Prezydent Andrzej Duda zwoła pierwsze posiedzenie Sejmu IX kadencji na 12 listopada. To równo 30 dni od wyborów, ostatni dzień, kiedy prezydent mógł to zrobić zgodnie z prawem.
O terminie posiedzenia powiedział rzecznik prezydenta Błażej Spychalski w rozmowie z Robertem Mazurkiem na antenie RMF FM. Dziennikarz zapytał Spychalskiego wprost – kiedy odbędzie się pierwsze posiedzenie.
Natomiast rzecznik odpowiedział tak, jakby już się spodziewał, jakie jego słowa mogą wywołać reakcje. – Pierwsze posiedzenie Sejmu będzie 12 listopada. Już panu powiem, z czego to wynika. Otóż zgodnie z konstytucją pan prezydent ma 30 dni na zwołanie pierwszego posiedzenia Sejmu i Senatu – stwierdził.
Mazurek zauważył, że to równo 30 dni od wyborów. d wyborów, oczywiście. Ale kadencja Sejmu trwa cztery lata - to wynika wprost z konstytucji. Pierwsze posiedzenie Sejmu tej kadencji miało miejsce 12 listopada i (kadencja) trwa do 11 listopada tego roku. W związku z powyższym ten termin 12 listopada jest dość naturalny, oczywisty. Więc 12 listopada – dodał Spychalski.
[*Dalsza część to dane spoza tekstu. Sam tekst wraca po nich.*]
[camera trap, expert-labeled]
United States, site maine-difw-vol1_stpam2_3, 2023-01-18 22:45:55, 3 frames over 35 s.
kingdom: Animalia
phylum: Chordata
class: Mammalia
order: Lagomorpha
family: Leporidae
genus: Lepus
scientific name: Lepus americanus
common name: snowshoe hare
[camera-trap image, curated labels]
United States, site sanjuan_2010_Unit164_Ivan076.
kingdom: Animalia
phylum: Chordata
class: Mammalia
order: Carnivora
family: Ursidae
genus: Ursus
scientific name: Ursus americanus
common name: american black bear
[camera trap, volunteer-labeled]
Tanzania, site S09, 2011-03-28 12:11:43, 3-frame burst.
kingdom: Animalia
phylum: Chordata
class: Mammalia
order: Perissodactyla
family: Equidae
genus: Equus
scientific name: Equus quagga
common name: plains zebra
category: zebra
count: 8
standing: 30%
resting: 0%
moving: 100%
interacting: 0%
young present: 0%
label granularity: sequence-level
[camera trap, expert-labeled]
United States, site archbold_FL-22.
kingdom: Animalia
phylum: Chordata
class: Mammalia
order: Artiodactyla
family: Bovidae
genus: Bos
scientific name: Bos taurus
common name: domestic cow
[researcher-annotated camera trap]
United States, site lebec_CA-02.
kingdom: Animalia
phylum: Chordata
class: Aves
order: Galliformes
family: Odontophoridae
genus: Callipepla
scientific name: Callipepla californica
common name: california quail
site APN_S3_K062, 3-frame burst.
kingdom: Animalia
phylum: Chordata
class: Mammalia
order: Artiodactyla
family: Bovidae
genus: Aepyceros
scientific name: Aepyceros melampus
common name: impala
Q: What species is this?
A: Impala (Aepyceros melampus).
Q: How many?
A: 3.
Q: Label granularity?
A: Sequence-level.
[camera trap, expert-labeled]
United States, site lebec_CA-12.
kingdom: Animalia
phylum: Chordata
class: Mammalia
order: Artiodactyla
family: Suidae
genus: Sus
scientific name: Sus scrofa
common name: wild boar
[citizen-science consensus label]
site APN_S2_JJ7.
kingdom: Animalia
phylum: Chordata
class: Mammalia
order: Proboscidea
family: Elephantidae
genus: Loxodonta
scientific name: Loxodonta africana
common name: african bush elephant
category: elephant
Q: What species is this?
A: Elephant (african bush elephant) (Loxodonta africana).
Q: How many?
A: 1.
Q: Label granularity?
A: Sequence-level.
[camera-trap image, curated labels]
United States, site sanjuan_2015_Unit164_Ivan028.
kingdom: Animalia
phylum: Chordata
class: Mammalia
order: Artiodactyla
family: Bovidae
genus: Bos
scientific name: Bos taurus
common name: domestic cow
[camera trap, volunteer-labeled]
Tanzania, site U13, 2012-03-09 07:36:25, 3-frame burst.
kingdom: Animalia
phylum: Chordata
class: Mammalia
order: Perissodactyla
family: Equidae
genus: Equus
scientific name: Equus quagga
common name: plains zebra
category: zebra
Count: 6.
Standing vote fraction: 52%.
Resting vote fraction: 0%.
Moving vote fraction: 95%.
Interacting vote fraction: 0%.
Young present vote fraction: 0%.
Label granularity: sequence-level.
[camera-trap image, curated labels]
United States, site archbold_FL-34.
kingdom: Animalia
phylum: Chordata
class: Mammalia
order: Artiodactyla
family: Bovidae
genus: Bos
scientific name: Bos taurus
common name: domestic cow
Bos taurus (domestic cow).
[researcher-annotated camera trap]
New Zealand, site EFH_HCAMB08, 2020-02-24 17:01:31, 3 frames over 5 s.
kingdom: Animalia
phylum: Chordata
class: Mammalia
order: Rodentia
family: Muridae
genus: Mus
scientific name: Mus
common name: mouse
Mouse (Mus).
Przypomnijmy, że PiS na razie nie ma większości w Senacie. Partia rządząca będzie mogła więc wykorzystać ten czas, żeby spróbować "przejąć" któregoś z senatorów niezależnych lub z opozycji. Na ten moment partia Jarosława Kaczyńskiego ma 48 miejsc w Senacie. W rozmowie z naTemat o tym, jak PiS może próbować odbić izbę wyższą parlamentu, opowiadał Wadim Tyszkiewicz.
Z kolei senator KO Tomasz Grodzki wprost przyznał, że próbowano go przekupić teką ministra zdrowia.